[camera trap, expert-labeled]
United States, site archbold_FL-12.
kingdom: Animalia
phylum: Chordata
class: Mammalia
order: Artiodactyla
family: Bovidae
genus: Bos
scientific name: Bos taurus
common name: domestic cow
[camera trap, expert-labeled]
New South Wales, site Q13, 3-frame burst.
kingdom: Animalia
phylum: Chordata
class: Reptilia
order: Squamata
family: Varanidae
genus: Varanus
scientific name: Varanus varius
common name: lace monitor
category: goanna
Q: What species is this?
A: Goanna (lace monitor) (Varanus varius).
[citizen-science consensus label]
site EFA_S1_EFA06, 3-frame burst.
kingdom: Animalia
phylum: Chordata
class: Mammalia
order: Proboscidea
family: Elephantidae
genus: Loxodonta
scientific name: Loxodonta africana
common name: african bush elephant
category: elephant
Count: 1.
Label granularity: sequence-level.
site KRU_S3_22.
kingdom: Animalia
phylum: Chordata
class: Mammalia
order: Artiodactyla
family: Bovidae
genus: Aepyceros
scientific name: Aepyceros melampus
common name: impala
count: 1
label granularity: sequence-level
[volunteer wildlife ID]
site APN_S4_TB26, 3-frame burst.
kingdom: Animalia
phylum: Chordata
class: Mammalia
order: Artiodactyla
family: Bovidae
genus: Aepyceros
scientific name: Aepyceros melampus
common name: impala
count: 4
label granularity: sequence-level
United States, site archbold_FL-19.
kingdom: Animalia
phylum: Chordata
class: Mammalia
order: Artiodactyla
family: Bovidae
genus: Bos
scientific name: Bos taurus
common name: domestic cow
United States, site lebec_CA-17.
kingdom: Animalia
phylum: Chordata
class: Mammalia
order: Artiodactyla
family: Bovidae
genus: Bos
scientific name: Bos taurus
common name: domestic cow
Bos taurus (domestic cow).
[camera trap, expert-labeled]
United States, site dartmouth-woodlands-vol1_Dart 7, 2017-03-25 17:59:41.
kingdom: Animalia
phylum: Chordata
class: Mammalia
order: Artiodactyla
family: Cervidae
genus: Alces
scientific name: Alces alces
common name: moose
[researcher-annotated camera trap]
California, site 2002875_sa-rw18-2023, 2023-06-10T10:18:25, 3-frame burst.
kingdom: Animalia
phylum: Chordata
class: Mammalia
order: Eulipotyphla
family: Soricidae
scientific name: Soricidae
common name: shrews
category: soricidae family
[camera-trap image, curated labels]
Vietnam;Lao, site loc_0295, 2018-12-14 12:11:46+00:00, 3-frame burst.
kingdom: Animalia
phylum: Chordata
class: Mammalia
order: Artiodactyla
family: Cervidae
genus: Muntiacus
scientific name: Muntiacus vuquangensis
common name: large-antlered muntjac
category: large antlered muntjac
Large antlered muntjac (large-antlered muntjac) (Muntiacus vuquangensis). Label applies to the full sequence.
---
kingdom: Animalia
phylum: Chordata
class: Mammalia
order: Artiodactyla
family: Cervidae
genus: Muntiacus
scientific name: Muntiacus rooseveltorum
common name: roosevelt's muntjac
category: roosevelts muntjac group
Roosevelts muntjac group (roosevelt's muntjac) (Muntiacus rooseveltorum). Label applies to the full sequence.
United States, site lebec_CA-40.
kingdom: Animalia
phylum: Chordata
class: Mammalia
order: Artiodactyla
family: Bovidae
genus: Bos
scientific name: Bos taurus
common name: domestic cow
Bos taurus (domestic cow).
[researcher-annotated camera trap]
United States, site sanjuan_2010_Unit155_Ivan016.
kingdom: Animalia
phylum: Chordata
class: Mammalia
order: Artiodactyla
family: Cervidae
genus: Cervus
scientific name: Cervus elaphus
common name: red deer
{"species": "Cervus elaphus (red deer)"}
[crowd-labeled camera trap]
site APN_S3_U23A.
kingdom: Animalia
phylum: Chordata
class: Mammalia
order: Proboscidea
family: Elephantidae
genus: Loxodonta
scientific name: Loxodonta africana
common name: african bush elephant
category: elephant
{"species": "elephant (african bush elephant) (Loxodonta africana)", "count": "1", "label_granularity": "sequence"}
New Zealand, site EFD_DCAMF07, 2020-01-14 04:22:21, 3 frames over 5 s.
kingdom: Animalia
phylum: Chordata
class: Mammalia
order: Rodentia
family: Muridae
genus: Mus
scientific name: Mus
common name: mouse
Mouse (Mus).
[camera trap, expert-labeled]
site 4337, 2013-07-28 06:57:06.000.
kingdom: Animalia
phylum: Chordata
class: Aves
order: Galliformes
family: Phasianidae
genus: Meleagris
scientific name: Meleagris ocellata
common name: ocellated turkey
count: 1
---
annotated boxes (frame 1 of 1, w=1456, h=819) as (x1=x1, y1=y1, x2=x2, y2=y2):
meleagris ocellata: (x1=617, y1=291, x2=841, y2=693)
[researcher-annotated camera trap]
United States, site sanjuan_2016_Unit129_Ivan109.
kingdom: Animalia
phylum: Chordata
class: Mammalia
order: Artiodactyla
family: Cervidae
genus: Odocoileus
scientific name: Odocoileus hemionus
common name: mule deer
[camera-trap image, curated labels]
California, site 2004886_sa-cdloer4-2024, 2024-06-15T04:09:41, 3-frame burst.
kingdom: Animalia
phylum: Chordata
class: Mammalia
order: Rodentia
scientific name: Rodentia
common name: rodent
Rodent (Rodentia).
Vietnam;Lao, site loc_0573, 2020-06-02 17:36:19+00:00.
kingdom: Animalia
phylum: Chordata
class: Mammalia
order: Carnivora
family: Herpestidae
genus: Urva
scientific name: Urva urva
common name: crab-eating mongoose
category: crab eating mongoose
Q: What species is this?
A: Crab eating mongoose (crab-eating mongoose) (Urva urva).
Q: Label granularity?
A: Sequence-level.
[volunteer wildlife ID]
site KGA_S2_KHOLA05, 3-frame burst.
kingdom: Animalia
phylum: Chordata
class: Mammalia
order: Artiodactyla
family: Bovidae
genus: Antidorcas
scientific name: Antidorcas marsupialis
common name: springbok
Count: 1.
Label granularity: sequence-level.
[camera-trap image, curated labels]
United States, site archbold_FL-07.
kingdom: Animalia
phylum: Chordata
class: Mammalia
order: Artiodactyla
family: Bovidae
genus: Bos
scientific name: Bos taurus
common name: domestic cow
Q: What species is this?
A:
● ● ● ● ●
Copy out the whole listing, word for word.

[camera trap, expert-labeled]
United States, site archbold_FL-12.
kingdom: Animalia
phylum: Chordata
class: Mammalia
order: Artiodactyla
family: Bovidae
genus: Bos
scientific name: Bos taurus
common name: domestic cow
[camera trap, expert-labeled]
New South Wales, site Q13, 3-frame burst.
kingdom: Animalia
phylum: Chordata
class: Reptilia
order: Squamata
family: Varanidae
genus: Varanus
scientific name: Varanus varius
common name: lace monitor
category: goanna
Q: What species is this?
A: Goanna (lace monitor) (Varanus varius).
[citizen-science consensus label]
site EFA_S1_EFA06, 3-frame burst.
kingdom: Animalia
phylum: Chordata
class: Mammalia
order: Proboscidea
family: Elephantidae
genus: Loxodonta
scientific name: Loxodonta africana
common name: african bush elephant
category: elephant
Count: 1.
Label granularity: sequence-level.
site KRU_S3_22.
kingdom: Animalia
phylum: Chordata
class: Mammalia
order: Artiodactyla
family: Bovidae
genus: Aepyceros
scientific name: Aepyceros melampus
common name: impala
count: 1
label granularity: sequence-level
[volunteer wildlife ID]
site APN_S4_TB26, 3-frame burst.
kingdom: Animalia
phylum: Chordata
class: Mammalia
order: Artiodactyla
family: Bovidae
genus: Aepyceros
scientific name: Aepyceros melampus
common name: impala
count: 4
label granularity: sequence-level
United States, site archbold_FL-19.
kingdom: Animalia
phylum: Chordata
class: Mammalia
order: Artiodactyla
family: Bovidae
genus: Bos
scientific name: Bos taurus
common name: domestic cow
United States, site lebec_CA-17.
kingdom: Animalia
phylum: Chordata
class: Mammalia
order: Artiodactyla
family: Bovidae
genus: Bos
scientific name: Bos taurus
common name: domestic cow
Bos taurus (domestic cow).
[camera trap, expert-labeled]
United States, site dartmouth-woodlands-vol1_Dart 7, 2017-03-25 17:59:41.
kingdom: Animalia
phylum: Chordata
class: Mammalia
order: Artiodactyla
family: Cervidae
genus: Alces
scientific name: Alces alces
common name: moose
[researcher-annotated camera trap]
California, site 2002875_sa-rw18-2023, 2023-06-10T10:18:25, 3-frame burst.
kingdom: Animalia
phylum: Chordata
class: Mammalia
order: Eulipotyphla
family: Soricidae
scientific name: Soricidae
common name: shrews
category: soricidae family
[camera-trap image, curated labels]
Vietnam;Lao, site loc_0295, 2018-12-14 12:11:46+00:00, 3-frame burst.
kingdom: Animalia
phylum: Chordata
class: Mammalia
order: Artiodactyla
family: Cervidae
genus: Muntiacus
scientific name: Muntiacus vuquangensis
common name: large-antlered muntjac
category: large antlered muntjac
Large antlered muntjac (large-antlered muntjac) (Muntiacus vuquangensis). Label applies to the full sequence.
---
kingdom: Animalia
phylum: Chordata
class: Mammalia
order: Artiodactyla
family: Cervidae
genus: Muntiacus
scientific name: Muntiacus rooseveltorum
common name: roosevelt's muntjac
category: roosevelts muntjac group
Roosevelts muntjac group (roosevelt's muntjac) (Muntiacus rooseveltorum). Label applies to the full sequence.
United States, site lebec_CA-40.
kingdom: Animalia
phylum: Chordata
class: Mammalia
order: Artiodactyla
family: Bovidae
genus: Bos
scientific name: Bos taurus
common name: domestic cow
Bos taurus (domestic cow).
[researcher-annotated camera trap]
United States, site sanjuan_2010_Unit155_Ivan016.
kingdom: Animalia
phylum: Chordata
class: Mammalia
order: Artiodactyla
family: Cervidae
genus: Cervus
scientific name: Cervus elaphus
common name: red deer
{"species": "Cervus elaphus (red deer)"}
[crowd-labeled camera trap]
site APN_S3_U23A.
kingdom: Animalia
phylum: Chordata
class: Mammalia
order: Proboscidea
family: Elephantidae
genus: Loxodonta
scientific name: Loxodonta africana
common name: african bush elephant
category: elephant
{"species": "elephant (african bush elephant) (Loxodonta africana)", "count": "1", "label_granularity": "sequence"}
New Zealand, site EFD_DCAMF07, 2020-01-14 04:22:21, 3 frames over 5 s.
kingdom: Animalia
phylum: Chordata
class: Mammalia
order: Rodentia
family: Muridae
genus: Mus
scientific name: Mus
common name: mouse
Mouse (Mus).
[camera trap, expert-labeled]
site 4337, 2013-07-28 06:57:06.000.
kingdom: Animalia
phylum: Chordata
class: Aves
order: Galliformes
family: Phasianidae
genus: Meleagris
scientific name: Meleagris ocellata
common name: ocellated turkey
count: 1
---
annotated boxes (frame 1 of 1, w=1456, h=819) as (x1=x1, y1=y1, x2=x2, y2=y2):
meleagris ocellata: (x1=617, y1=291, x2=841, y2=693)
[researcher-annotated camera trap]
United States, site sanjuan_2016_Unit129_Ivan109.
kingdom: Animalia
phylum: Chordata
class: Mammalia
order: Artiodactyla
family: Cervidae
genus: Odocoileus
scientific name: Odocoileus hemionus
common name: mule deer
[camera-trap image, curated labels]
California, site 2004886_sa-cdloer4-2024, 2024-06-15T04:09:41, 3-frame burst.
kingdom: Animalia
phylum: Chordata
class: Mammalia
order: Rodentia
scientific name: Rodentia
common name: rodent
Rodent (Rodentia).
Vietnam;Lao, site loc_0573, 2020-06-02 17:36:19+00:00.
kingdom: Animalia
phylum: Chordata
class: Mammalia
order: Carnivora
family: Herpestidae
genus: Urva
scientific name: Urva urva
common name: crab-eating mongoose
category: crab eating mongoose
Q: What species is this?
A: Crab eating mongoose (crab-eating mongoose) (Urva urva).
Q: Label granularity?
A: Sequence-level.
[volunteer wildlife ID]
site KGA_S2_KHOLA05, 3-frame burst.
kingdom: Animalia
phylum: Chordata
class: Mammalia
order: Artiodactyla
family: Bovidae
genus: Antidorcas
scientific name: Antidorcas marsupialis
common name: springbok
Count: 1.
Label granularity: sequence-level.
[camera-trap image, curated labels]
United States, site archbold_FL-07.
kingdom: Animalia
phylum: Chordata
class: Mammalia
order: Artiodactyla
family: Bovidae
genus: Bos
scientific name: Bos taurus
common name: domestic cow
Q: What species is this?
A:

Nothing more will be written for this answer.